Fred Perry has moved its Covent Garden store from the touristy piazza to a Georgian townhouse in the burgeoning menswear destination that is Henrietta street a stone’s throw away. We caught up with brand director Rob Gaitt to get the lowdown on the freshly launched concept, which takes Fred Perry’s retail identity in a new direction. Interview by Emma Holmqvist Deacon

Fred Perry’s new flagship concept marks a new beginning – tell us about your new retail model.
We don’t have a global store concept as we like to design each one individually, but there are core aspects that will run through all our stores. Internally we speak about a concept that feels a bit like a record shop – come in, hang out, browse, chat to the staff behind the counter without feeling pressured to buy anything. Our neighbors The Real McCoy and Nigel Cabourn, who’ve both opened shops on the street recently, do the community feel really well; customers like to pop in for a chat. I think Henrietta Street itself is well on its way to become a menswear destination and social fashion hub.

Storefront of the new Fred Perry retail space, located at Henrietta street (London)
Storefront of the new Fred Perry retail space, located at Henrietta street (London)
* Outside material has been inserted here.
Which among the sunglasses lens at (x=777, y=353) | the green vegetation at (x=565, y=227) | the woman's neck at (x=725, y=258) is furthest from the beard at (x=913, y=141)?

How will you inspire people to treat the store as something of a community center?
We hope to achieve it via several routes. Music is at the heart of the brand and to celebrate this heritage we’ve installed an original Wurlitzer Lyric jukebox, inviting customers to use it. Most people who’ve visited the store so far seem drawn to it. The basement will serve as a blank canvas, hosting exhibitions or events that elevate the brand message and add to the tapestry of the store and indeed its social nature. Currently the space hosts an exhibition called For the Record– a travelling display of 7” record cover art celebrating music, design and independent DIY culture. Our staff add to the laid-back and inspiring atmosphere, too; they’re all true Fred Perry aficionados and have expertise but they’d never employ aggressive sales tactics or follow people around…

View of the store's inside
View of the store's inside
You’ve teamed up with BuckleyGrayYeoman to design the new 2000 sq ft flagship. Which are the main features?
The store reflects the area in which it’s based, meaning it’s something of an homage to Covent Garden. The wooden walls are based on the old ones we found when ripping out the plaster. We’ve also left the original brickwork exposed and the shop front has been upgraded with a leaded window that echoes the heritage of the street. We commissioned artisan sign-writer Nick Garrett to hand-gild the signage in a font inspired by that of the London Transport Museum, which is located in the piazza a stone’s throw away. We’ve placed a trolley at the back of the store which is based on the ones used historically in Covent Garden market, and you’ll also find other details added in tribute to the area’s history. As for telling the story of the brand, display cabinets are used to showcase archive brand ephemera and original Fred Perry shirts.

And what about the stock?
The edit of product is different – this is a hybrid store and the buying is tailored to the area and the type of consumer it attracts. Menswear dominates the offer but we cater to women and kids as well. The Reissues collection is the most important part; it consists of updated archive pieces that represent the heart of the brand and help tell the six-decade long story of the brand. Designs range from incredibly true, almost directly translated archive pieces to more playful interpretations. The fact that they sit alongside each other helps to tell the story, making each design relevant in a way that is true to the brand. If we don’t get it right, people will tell us so on social media – our fans are incredibly passionate and knowledgeable about the brand and its archive designs.